The algorithm, known as Higashi, is based on hypergraph representation learning—the form of machine learning that can recommend music in an app and perform 3D object recognition. It can “incorporate the latent correlations among single cells to enhance overall imputation of contact maps.”
The algorithm is the first tool to use sophisticated neural networks on hypergraphs to provide a high-definition analysis of genome organization in single cells. Where an ordinary graph joins two vertices to a single intersection, known as an edge, a hypergraph joins multiple vertices to the edge.
The Higashi algorithm works with single-cell Hi-C, which creates snapshots of chromatin interactions occurring simultaneously in a single cell. Higashi provides a more detailed analysis of chromatin’s organization in the single cells of complex tissues and biological processes, as well as how its interactions vary from cell to cell. This analysis allows scientists to see detailed variations in the folding and organization of chromatin from cell to cell—including those that may be subtle, yet important, in identifying health implications.
“The variability of genome organization has strong implications in gene expression and cellular state,” said Jian Ma, PhD, professor of computational biology in the School of Computer Science at Carnegie Mellon University.
Ruochi Zhang, a doctoral student in the School of Computer Science, together with graduate student Tianming Zhou and Ma, named Higashi after a traditional Japanese sweet, continuing a tradition he began with other algorithms he developed. “He approaches the research with passion but also with a sense of humor sometimes,” said Ma.
The Higashi algorithm also allows scientists to simultaneously analyze other genomic signals jointly profiled with single-cell Hi-C. Eventually, this feature will enable expansion of Higashi’s capability, which is timely given the expected growth of single-cell data Ma expects to see in coming years through projects such as the NIH 4D Nucleome Program his center belongs to.
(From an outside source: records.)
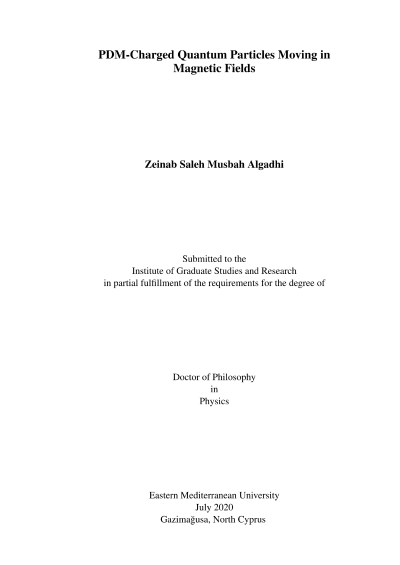 PDM-Charged Quantum Particles Moving in Magnetic Fields

Zeinab Saleh Musbah Algadhi

Submitted to the
Institute of Graduate Studies and Research
in partial fulfillment of the requirements for the degree of

Doctor of Philosophy
in
Physics

Eastern Mediterranean University
July 2020
Gazimağusa, North Cyprus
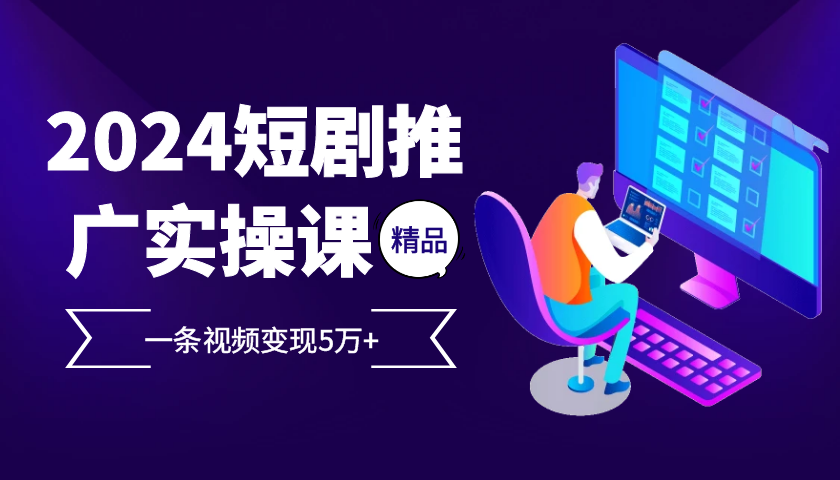 2024短剧推广实操课

精品

一条视频变现5万+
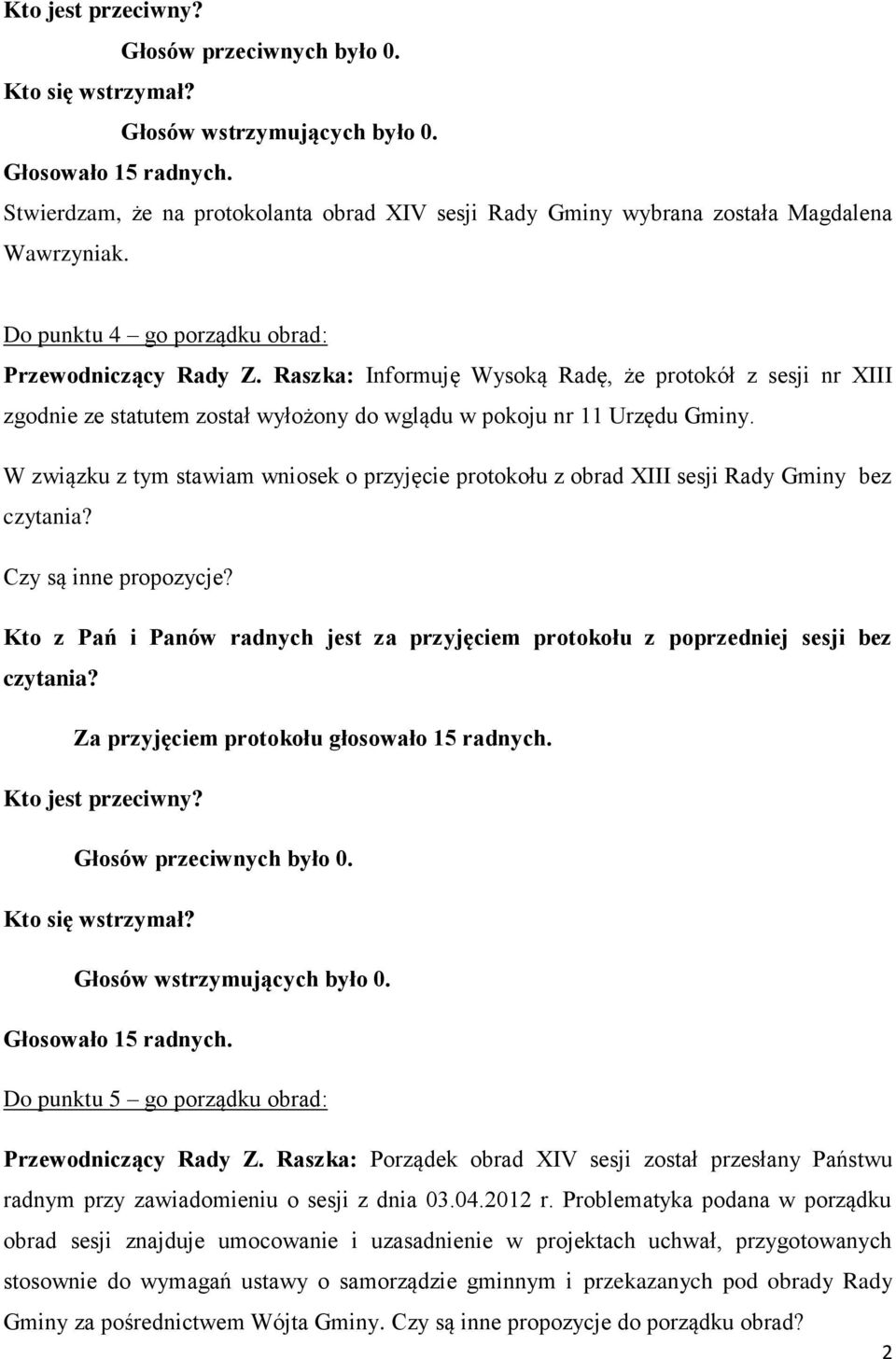 Kto jest przeciwny?

Głosów przeciwnych było 0.

Kto się wstrzymał?

Głosów wstrzymujących było 0.

Głosowało 15 radnych.

Stwierdzam, że na protokolanta obrad XIV sesji Rady Gminy wybrana została Magdalena Wawrzyniak.

Do punktu 4 – go porządku obrad:

Przewodniczący Rady Z. Raszka: Informuję Wysoką Radę, że protokół z sesji nr XIII zgodnie ze statutem został wyłożony do wglądu w pokoju nr 11 Urzędu Gminy.

W związku z tym stawiam wniosek o przyjęcie protokołu z obrad XIII sesji Rady Gminy bez czytania?

Czy są inne propozycje?

Kto z Pań i Panów radnych jest za przyjęciem protokołu z poprzedniej sesji bez czytania?

Za przyjęciem protokołu głosowało 15 radnych.

Kto jest przeciwny?

Głosów przeciwnych było 0.

Kto się wstrzymał?

Głosów wstrzymujących było 0.

Głosowało 15 radnych.

Do punktu 5 – go porządku obrad:

Przewodniczący Rady Z. Raszka: Porządek obrad XIV sesji został przesłany Państwu radnym przy zawiadomieniu o sesji z dnia 03.04.2012 r. Problematyka podana w porządku obrad sesji znajduje umocowanie i uzasadnienie w projektach uchwał, przygotowanych stosownie do wymagań ustawy o samorządzie gminnym i przekazanych pod obrady Rady Gminy za pośrednictwem Wójta Gminy. Czy są inne propozycje do porządku obrad?

2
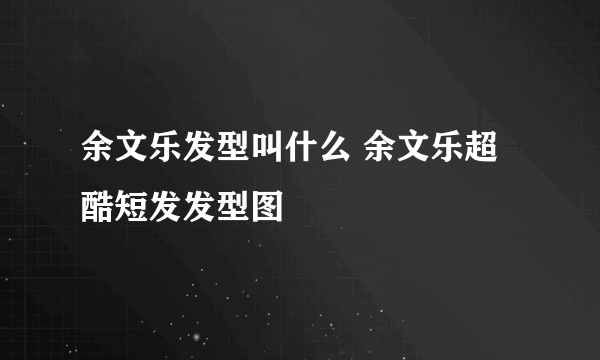 余文乐发型叫什么 余文乐超酷短发发型图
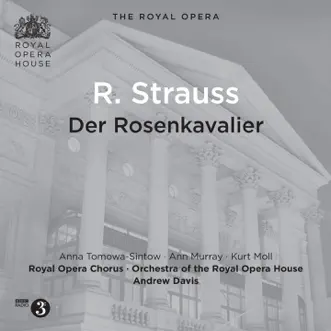 ROYAL OPERA HOUSE

THE ROYAL OPERA

R. Strauss
Der Rosenkavalier

Anna Tomowa-Sintow · Ann Murray · Kurt Moll
Royal Opera Chorus · Orchestra of the Royal Opera House
Andrew Davis

BBC RADIO 3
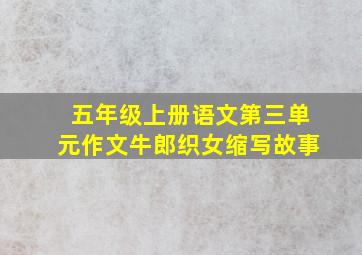 五年级上册语文第三单元作文牛郎织女缩写故事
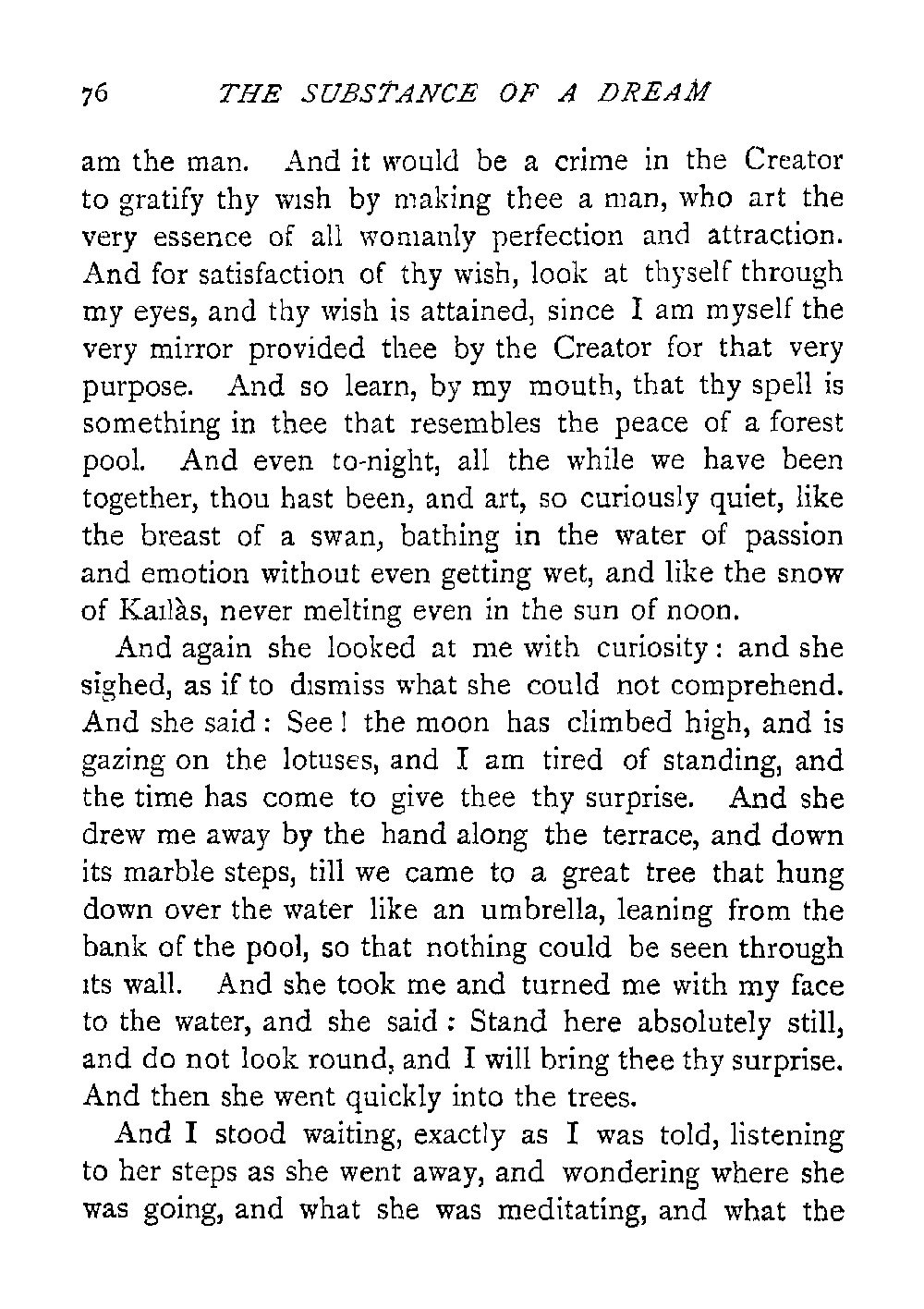 76 THE SUBSTANCE OF A DREAM

am the man. And it would be a crime in the Creator to gratify thy wish by making thee a man, who art the very essence of all womanly perfection and attraction. And for satisfaction of thy wish, look at thyself through my eyes, and thy wish is attained, since I am myself the very mirror provided thee by the Creator for that very purpose. And so learn, by my mouth, that thy spell is something in thee that resembles the peace of a forest pool. And even to-night, all the while we have been together, thou hast been, and art, so curiously quiet, like the breast of a swan, bathing in the water of passion and emotion without even getting wet, and like the snow of Kailàs, never melting even in the sun of noon.

And again she looked at me with curiosity: and she sighed, as if to dismiss what she could not comprehend. And she said: See! the moon has climbed high, and is gazing on the lotuses, and I am tired of standing, and the time has come to give thee thy surprise. And she drew me away by the hand along the terrace, and down its marble steps, till we came to a great tree that hung down over the water like an umbrella, leaning from the bank of the pool, so that nothing could be seen through its wall. And she took me and turned me with my face to the water, and she said: Stand here absolutely still, and do not look round, and I will bring thee thy surprise. And then she went quickly into the trees.

And I stood waiting, exactly as I was told, listening to her steps as she went away, and wondering where she was going, and what she was meditating, and what the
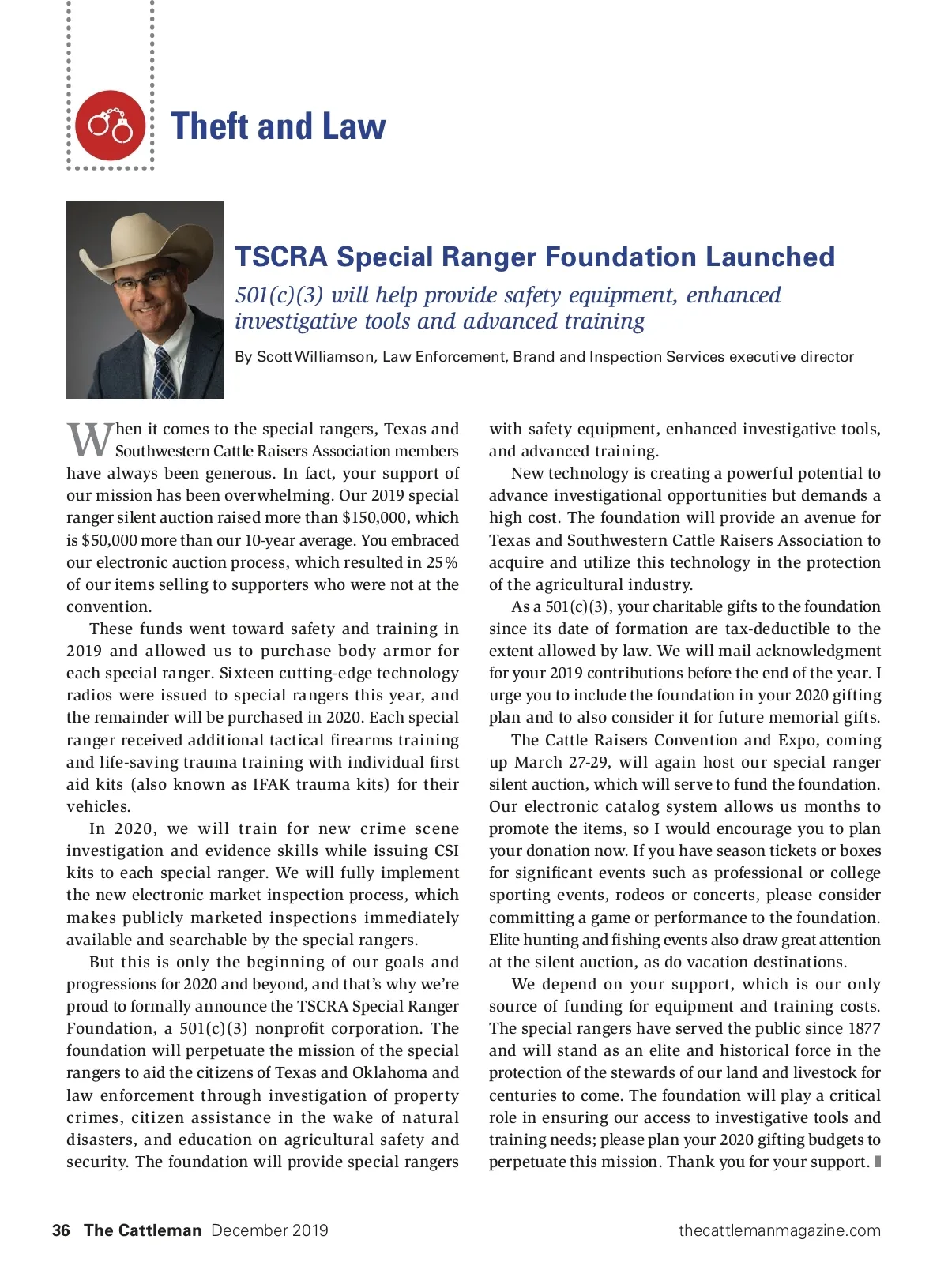 Theft and Law

TSCRA Special Ranger Foundation Launched

501(c)(3) will help provide safety equipment, enhanced investigative tools and advanced training

By Scott Williamson, Law Enforcement, Brand and Inspection Services executive director

When it comes to the special rangers, Texas and Southwestern Cattle Raisers Association members have always been generous. In fact, your support of our mission has been overwhelming. Our 2019 special ranger silent auction raised more than $150,000, which is $50,000 more than our 10-year average. You embraced our electronic auction process, which resulted in 25% of our items selling to supporters who were not at the convention.

These funds went toward safety and training in 2019 and allowed us to purchase body armor for each special ranger. Sixteen cutting-edge technology radios were issued to special rangers this year, and the remainder will be purchased in 2020. Each special ranger received additional tactical firearms training and life-saving trauma training with individual first aid kits (also known as IFAK trauma kits) for their vehicles.

In 2020, we will train for new crime scene investigation and evidence skills while issuing CSI kits to each special ranger. We will fully implement the new electronic market inspection process, which makes publicly marketed inspections immediately available and searchable by the special rangers.

But this is only the beginning of our goals and progressions for 2020 and beyond, and that's why we're proud to formally announce the TSCRA Special Ranger Foundation, a 501(c)(3) nonprofit corporation. The foundation will perpetuate the mission of the special rangers to aid the citizens of Texas and Oklahoma and law enforcement through investigation of property crimes, citizen assistance in the wake of natural disasters, and education on agricultural safety and security. The foundation will provide special rangers with safety equipment, enhanced investigative tools, and advanced training.

New technology is creating a powerful potential to advance investigational opportunities but demands a high cost. The foundation will provide an avenue for Texas and Southwestern Cattle Raisers Association to acquire and utilize this technology in the protection of the agricultural industry.

As a 501(c)(3), your charitable gifts to the foundation since its date of formation are tax-deductible to the extent allowed by law. We will mail acknowledgment for your 2019 contributions before the end of the year. I urge you to include the foundation in your 2020 gifting plan and to also consider it for future memorial gifts.

The Cattle Raisers Convention and Expo, coming up March 27-29, will again host our special ranger silent auction, which will serve to fund the foundation. Our electronic catalog system allows us months to promote the items, so I would encourage you to plan your donation now. If you have season tickets or boxes for significant events such as professional or college sporting events, rodeos or concerts, please consider committing a game or performance to the foundation. Elite hunting and fishing events also draw great attention at the silent auction, as do vacation destinations.

We depend on your support, which is our only source of funding for equipment and training costs. The special rangers have served the public since 1877 and will stand as an elite and historical force in the protection of the stewards of our land and livestock for centuries to come. The foundation will play a critical role in ensuring our access to investigative tools and training needs; please plan your 2020 gifting budgets to perpetuate this mission. Thank you for your support.

36 The Cattleman December 2019 thecattlemanmagazine.com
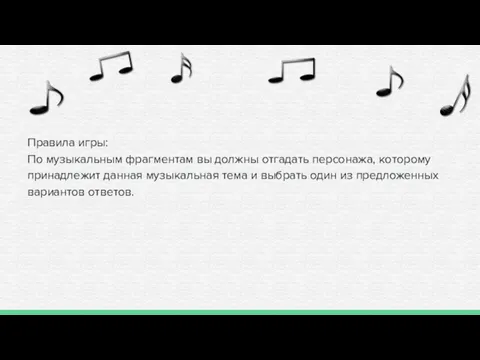 Правила игры:
По музыкальным фрагментам вы должны отгадать персонажа, которому принадлежит данная музыкальная тема и выбрать один из предложенных вариантов ответов.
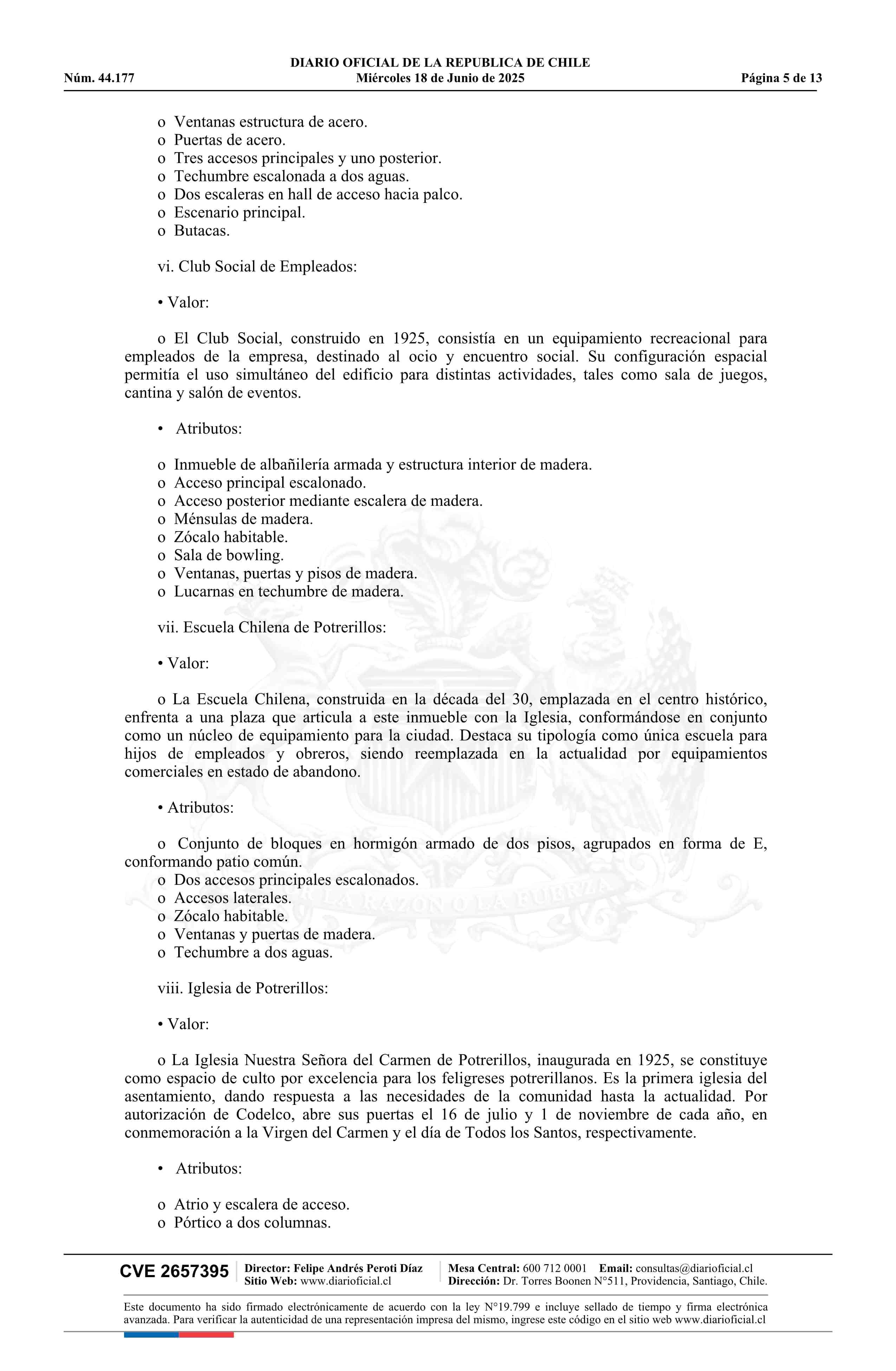 DIARIO OFICIAL DE LA REPUBLICA DE CHILE
Núm. 44.177 Miércoles 18 de Junio de 2025 Página 5 de 13

o Ventanas estructura de acero.
o Puertas de acero.
o Tres accesos principales y uno posterior.
o Techumbre escalonada a dos aguas.
o Dos escaleras en hall de acceso hacia palco.
o Escenario principal.
o Butacas.

vi. Club Social de Empleados:

• Valor:

o El Club Social, construido en 1925, consistía en un equipamiento recreacional para empleados de la empresa, destinado al ocio y encuentro social. Su configuración espacial permitía el uso simultáneo del edificio para distintas actividades, tales como sala de juegos, cantina y salón de eventos.

• Atributos:

o Inmueble de albañilería armada y estructura interior de madera.
o Acceso principal escalonado.
o Acceso posterior mediante escalera de madera.
o Ménsulas de madera.
o Zócalo habitable.
o Sala de bowling.
o Ventanas, puertas y pisos de madera.
o Lucarnas en techumbre de madera.

vii. Escuela Chilena de Potrerillos:

• Valor:

o La Escuela Chilena, construida en la década del 30, emplazada en el centro histórico, enfrenta a una plaza que articula a este inmueble con la Iglesia, conformándose en conjunto como un núcleo de equipamiento para la ciudad. Destaca su tipología como única escuela para hijos de empleados y obreros, siendo reemplazada en la actualidad por equipamientos comerciales en estado de abandono.

• Atributos:

o Conjunto de bloques en hormigón armado de dos pisos, agrupados en forma de E, conformando patio común.
o Dos accesos principales escalonados.
o Accesos laterales.
o Zócalo habitable.
o Ventanas y puertas de madera.
o Techumbre a dos aguas.

viii. Iglesia de Potrerillos:

• Valor:

o La Iglesia Nuestra Señora del Carmen de Potrerillos, inaugurada en 1925, se constituye como espacio de culto por excelencia para los feligreses potrerillanos. Es la primera iglesia del asentamiento, dando respuesta a las necesidades de la comunidad hasta la actualidad. Por autorización de Codelco, abre sus puertas el 16 de julio y 1 de noviembre de cada año, en conmemoración a la Virgen del Carmen y el día de Todos los Santos, respectivamente.

• Atributos:

o Atrio y escalera de acceso.
o Pórtico a dos columnas.

CVE 2657395 Director: Felipe Andrés Peroti Díaz Sitio Web: www.diarioficial.cl Mesa Central: 600 712 0001 Email: consultas@diarioficial.cl Dirección: Dr. Torres Boonen N°511, Providencia, Santiago, Chile.

Este documento ha sido firmado electrónicamente de acuerdo con la ley N°19.799 e incluye sellado de tiempo y firma electrónica avanzada. Para verificar la autenticidad de una representación impresa del mismo, ingrese este código en el sitio web www.diarioficial.cl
This flow of data will create additional opportunities to design more algorithms that will advance scientific understanding of how the human genome is organized within the cell and its function in health and disease.
“This is a fast-moving area,” Ma said. “The experimental technology is advancing rapidly, and so is the computational development.”
The authors wrote that Higashi, “outperforms existing methods for embedding and imputation of single-cell Hi-C data and is able to identify multiscale 3D genome features in single cells, such as compartmentalization and TAD-like domain boundaries, allowing refined delineation of their cell-to-cell variability.” In addition, Higashi can incorporate epigenomic signals jointly profiled in the same cell into the hypergraph representation learning framework, as compared to separate analysis of two modalities, leading to improved embeddings for single-nucleus methyl-3C data.
The work was conducted as part of a multi-institution research center seeking a better understanding both of the 3D structure of cell nuclei and how changes in that structure affect cell functions in health and disease. The $10 million center was funded by the National Institutes of Health and is directed by Carnegie Mellon University, with Ma as its lead principal investigator.